5. The synchronous rectification forward converter according to claim 4, further comprising: first and second commutation switch turn OFF control switch elements connected in series to an auxiliary winding of the transformer, for controlling application of an electromotive voltage of the auxiliary winding of the transformer with respect to the control terminal of the commutation switch element; a control switch element driver circuit for turning ON the first commutation switch turn OFF control switch element when the main switch element is ON; and a primary side control stop detection circuit for detecting a control stop state of the switching control circuit and for turning ON the second commutation switch turn OFF control switch element, wherein the first commutation switch turn OFF control switch element controls an OFF timing of the commutation switch element and the second commutation switch turn OFF control switch element controls an ON timing of the commutation switch element when the switching of the main switch element is stopped.

6. The synchronous rectification forward converter according to claim 4, further comprising: a rectification switch turn ON control switch element connected in series to an ON drive electric power supply path for a control signal from one terminal of the secondary winding of the transformer to the control terminal of the rectification switch element; and a primary side control stop detection circuit for detecting a control stop state of the switching control circuit and for turning OFF the rectification switch turn ON control switch element; wherein when the switching of the main switch element is stopped, an ON period of the rectification switch element is limited, to stop a synchronous rectification of the rectification switch element.
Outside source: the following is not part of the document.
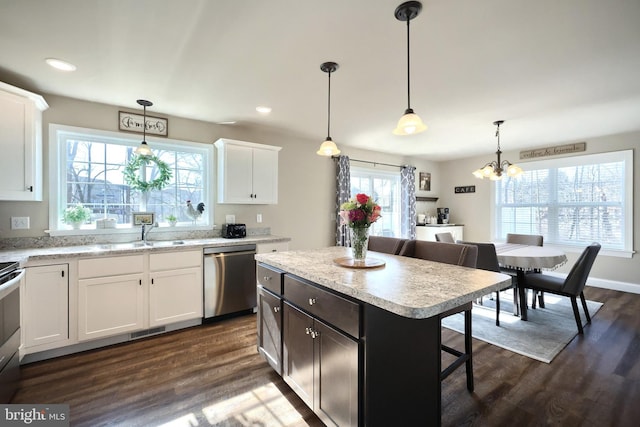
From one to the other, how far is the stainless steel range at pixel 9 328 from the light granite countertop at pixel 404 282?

7. The synchronous rectification forward converter according to claim 3, further comprising, on a primary side of a pulse transformer for transmitting ON and OFF signals of the main switch element, a diode bridge for generating ON and OFF signal of the main switch element in a same direction between the primary side and the secondary side of the pulse transformer.

8. The synchronous rectification forward converter according to claim 1, further comprising a delay circuit for separating the pulse transformer for transmitting the ON and OFF signals of the main switch element from the control signal path to the main switch element and for setting a delay time for a rise of the ON and OFF signals and the ON control signal of the main switch element.

9. The synchronous rectification forward converter according to any one of claims 1 to 3, further comprising: a switch element connected in series to the drive current supply path of the rectification switch element; and a switch element control circuit for turning ON and OFF the switch element in synchronism with ON and OFF of the main switch element.